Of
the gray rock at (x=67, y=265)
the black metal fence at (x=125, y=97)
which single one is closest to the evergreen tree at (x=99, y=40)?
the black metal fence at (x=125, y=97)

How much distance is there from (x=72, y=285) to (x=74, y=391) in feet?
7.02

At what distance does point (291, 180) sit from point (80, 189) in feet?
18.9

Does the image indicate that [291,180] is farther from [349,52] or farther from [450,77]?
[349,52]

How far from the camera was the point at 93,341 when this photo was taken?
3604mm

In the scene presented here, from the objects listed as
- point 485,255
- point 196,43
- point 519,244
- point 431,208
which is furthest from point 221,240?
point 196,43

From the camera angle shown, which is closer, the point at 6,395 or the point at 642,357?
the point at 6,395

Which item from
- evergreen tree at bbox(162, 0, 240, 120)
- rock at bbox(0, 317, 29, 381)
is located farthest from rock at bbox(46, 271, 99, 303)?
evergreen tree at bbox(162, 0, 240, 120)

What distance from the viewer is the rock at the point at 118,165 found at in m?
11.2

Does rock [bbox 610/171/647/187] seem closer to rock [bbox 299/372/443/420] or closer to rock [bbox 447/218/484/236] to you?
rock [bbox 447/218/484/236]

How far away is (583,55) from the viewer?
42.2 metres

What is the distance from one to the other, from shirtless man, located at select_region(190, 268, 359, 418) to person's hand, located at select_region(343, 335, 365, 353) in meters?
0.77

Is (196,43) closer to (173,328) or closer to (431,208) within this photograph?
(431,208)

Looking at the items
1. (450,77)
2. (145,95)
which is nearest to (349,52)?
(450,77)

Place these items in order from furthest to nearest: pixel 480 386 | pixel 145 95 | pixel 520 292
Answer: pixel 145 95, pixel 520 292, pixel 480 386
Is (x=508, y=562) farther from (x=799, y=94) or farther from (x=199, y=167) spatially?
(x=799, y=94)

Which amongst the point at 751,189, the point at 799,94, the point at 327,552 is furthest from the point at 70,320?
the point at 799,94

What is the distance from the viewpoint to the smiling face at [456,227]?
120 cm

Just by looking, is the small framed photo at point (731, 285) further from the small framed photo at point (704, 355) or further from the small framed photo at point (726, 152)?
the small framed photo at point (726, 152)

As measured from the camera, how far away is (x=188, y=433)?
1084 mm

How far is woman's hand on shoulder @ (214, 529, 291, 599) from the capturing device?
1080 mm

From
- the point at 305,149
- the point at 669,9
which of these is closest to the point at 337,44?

★ ★ ★ ★ ★

# [Request]
Convert the entire listing above into a JSON array of strings with one string per line, omitting blank lines.

# [Complete response]
[
  "Of",
  "the gray rock at (x=67, y=265)",
  "the black metal fence at (x=125, y=97)",
  "which single one is closest to the evergreen tree at (x=99, y=40)?",
  "the black metal fence at (x=125, y=97)",
  "How much distance is there from (x=72, y=285) to (x=74, y=391) in feet?",
  "7.02",
  "At what distance does point (291, 180) sit from point (80, 189) in feet?",
  "18.9",
  "Does the image indicate that [291,180] is farther from [349,52] or farther from [450,77]?",
  "[349,52]",
  "How far from the camera was the point at 93,341 when this photo was taken?",
  "3604mm",
  "In the scene presented here, from the objects listed as",
  "- point 485,255",
  "- point 196,43",
  "- point 519,244",
  "- point 431,208",
  "which is furthest from point 221,240?",
  "point 196,43",
  "From the camera angle shown, which is closer, the point at 6,395 or the point at 642,357?",
  "the point at 6,395",
  "Which item from",
  "- evergreen tree at bbox(162, 0, 240, 120)",
  "- rock at bbox(0, 317, 29, 381)",
  "is located farthest from rock at bbox(46, 271, 99, 303)?",
  "evergreen tree at bbox(162, 0, 240, 120)",
  "What distance from the viewer is the rock at the point at 118,165 found at in m?",
  "11.2",
  "Does rock [bbox 610/171/647/187] seem closer to rock [bbox 299/372/443/420] or closer to rock [bbox 447/218/484/236] to you?",
  "rock [bbox 447/218/484/236]",
  "How far away is (583,55) from the viewer?",
  "42.2 metres",
  "What is the distance from one to the other, from shirtless man, located at select_region(190, 268, 359, 418) to person's hand, located at select_region(343, 335, 365, 353) in meters?",
  "0.77",
  "Is (196,43) closer to (173,328) or closer to (431,208) within this photograph?",
  "(431,208)",
  "Looking at the items",
  "1. (450,77)",
  "2. (145,95)",
  "which is nearest to (349,52)?",
  "(450,77)",
  "Place these items in order from furthest to nearest: pixel 480 386 | pixel 145 95 | pixel 520 292",
  "Answer: pixel 145 95, pixel 520 292, pixel 480 386",
  "Is (x=508, y=562) farther from (x=799, y=94) or farther from (x=199, y=167) spatially?",
  "(x=799, y=94)",
  "Which amongst the point at 751,189, the point at 799,94, the point at 327,552 is furthest from the point at 70,320?",
  "the point at 799,94",
  "What is the distance from the viewpoint to the smiling face at [456,227]?",
  "120 cm",
  "Just by looking, is the small framed photo at point (731, 285) further from the small framed photo at point (704, 355) or further from the small framed photo at point (726, 152)?",
  "the small framed photo at point (726, 152)",
  "As measured from the camera, how far away is (x=188, y=433)?",
  "1084 mm",
  "How far is woman's hand on shoulder @ (214, 529, 291, 599) from the capturing device?",
  "1080 mm",
  "From",
  "- the point at 305,149",
  "- the point at 669,9",
  "which of these is closest to the point at 337,44?"
]